═══ Extracted entries ═══

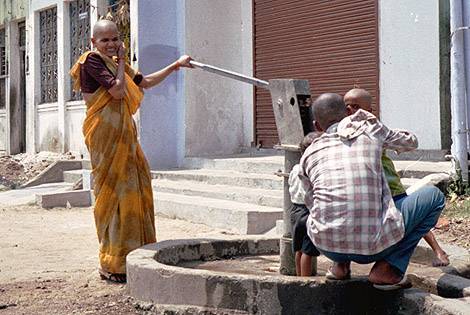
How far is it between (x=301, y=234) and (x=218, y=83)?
6.98 meters

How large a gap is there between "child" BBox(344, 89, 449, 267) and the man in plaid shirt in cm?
29

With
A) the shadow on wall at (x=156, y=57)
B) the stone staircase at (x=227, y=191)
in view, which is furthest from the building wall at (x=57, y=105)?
the stone staircase at (x=227, y=191)

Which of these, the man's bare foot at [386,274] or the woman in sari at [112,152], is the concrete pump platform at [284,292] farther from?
the woman in sari at [112,152]

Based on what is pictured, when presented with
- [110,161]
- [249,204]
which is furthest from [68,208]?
[110,161]

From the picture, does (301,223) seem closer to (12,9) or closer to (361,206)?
(361,206)

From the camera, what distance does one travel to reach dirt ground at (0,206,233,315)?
13.6ft

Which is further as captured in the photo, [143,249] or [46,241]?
[46,241]

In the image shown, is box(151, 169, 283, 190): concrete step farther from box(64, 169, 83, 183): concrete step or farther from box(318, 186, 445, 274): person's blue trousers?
box(318, 186, 445, 274): person's blue trousers

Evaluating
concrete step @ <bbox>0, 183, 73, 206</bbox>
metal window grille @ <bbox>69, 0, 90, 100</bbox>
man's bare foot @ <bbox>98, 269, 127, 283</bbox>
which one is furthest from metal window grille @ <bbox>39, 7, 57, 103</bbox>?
man's bare foot @ <bbox>98, 269, 127, 283</bbox>

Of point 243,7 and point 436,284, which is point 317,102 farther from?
point 243,7

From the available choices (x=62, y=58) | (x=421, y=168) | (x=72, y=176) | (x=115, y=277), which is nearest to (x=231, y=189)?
(x=421, y=168)

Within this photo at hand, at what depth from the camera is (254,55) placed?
33.4 ft

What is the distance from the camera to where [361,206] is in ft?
10.3

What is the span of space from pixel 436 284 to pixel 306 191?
2.45ft
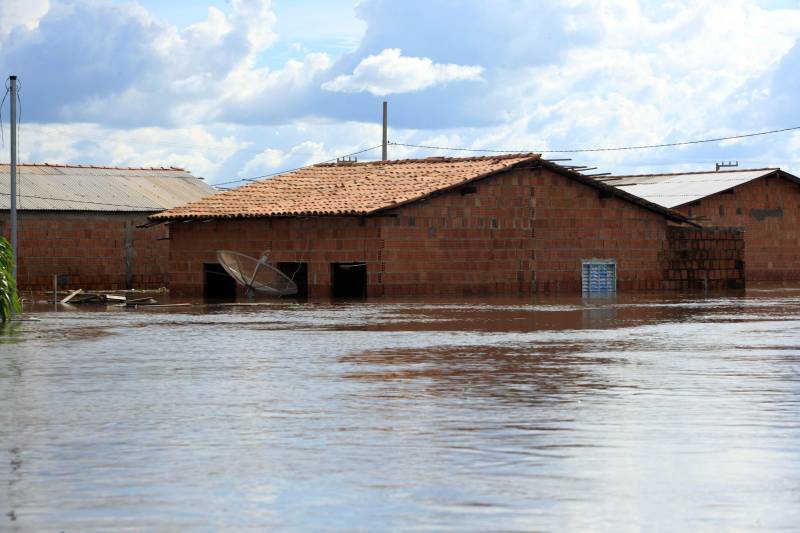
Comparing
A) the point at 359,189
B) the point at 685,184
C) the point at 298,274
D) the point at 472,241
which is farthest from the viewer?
the point at 685,184

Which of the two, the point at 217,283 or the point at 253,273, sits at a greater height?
the point at 253,273

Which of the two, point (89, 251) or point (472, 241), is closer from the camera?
point (472, 241)

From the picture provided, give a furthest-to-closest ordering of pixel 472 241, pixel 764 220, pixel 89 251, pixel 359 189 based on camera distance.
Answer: pixel 764 220 < pixel 89 251 < pixel 359 189 < pixel 472 241

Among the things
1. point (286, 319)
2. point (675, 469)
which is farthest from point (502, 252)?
point (675, 469)

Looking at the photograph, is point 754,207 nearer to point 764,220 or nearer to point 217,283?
A: point 764,220

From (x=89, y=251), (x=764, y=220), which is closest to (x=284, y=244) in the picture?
(x=89, y=251)

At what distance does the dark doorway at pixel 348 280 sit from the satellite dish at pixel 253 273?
1461mm

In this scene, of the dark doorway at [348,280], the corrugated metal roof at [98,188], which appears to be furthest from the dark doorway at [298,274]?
the corrugated metal roof at [98,188]

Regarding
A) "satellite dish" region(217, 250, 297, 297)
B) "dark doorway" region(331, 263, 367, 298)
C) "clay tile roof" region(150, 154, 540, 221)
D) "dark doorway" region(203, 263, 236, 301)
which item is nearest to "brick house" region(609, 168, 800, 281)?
"clay tile roof" region(150, 154, 540, 221)

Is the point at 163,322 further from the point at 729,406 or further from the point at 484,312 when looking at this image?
the point at 729,406

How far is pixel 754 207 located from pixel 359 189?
2088cm

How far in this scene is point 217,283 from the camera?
46.5 metres

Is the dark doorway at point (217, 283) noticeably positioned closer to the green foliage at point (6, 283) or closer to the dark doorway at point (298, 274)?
the dark doorway at point (298, 274)

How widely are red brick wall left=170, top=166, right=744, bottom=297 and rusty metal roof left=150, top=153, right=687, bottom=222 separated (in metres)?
0.46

═══

Render the records from the line containing "How far is pixel" through the end of the records as a JSON list of strings, one string per line and both ends included, leaving out blank lines.

[
  "How far is pixel 754 207 located from pixel 359 189?",
  "2088cm",
  "How far in this scene is point 217,283 from the camera?",
  "46.5 metres",
  "Is the dark doorway at point (217, 283) noticeably positioned closer to the green foliage at point (6, 283) or closer to the dark doorway at point (298, 274)?",
  "the dark doorway at point (298, 274)",
  "How widely are red brick wall left=170, top=166, right=744, bottom=297 and rusty metal roof left=150, top=153, right=687, bottom=222 separated (in metres)?",
  "0.46"
]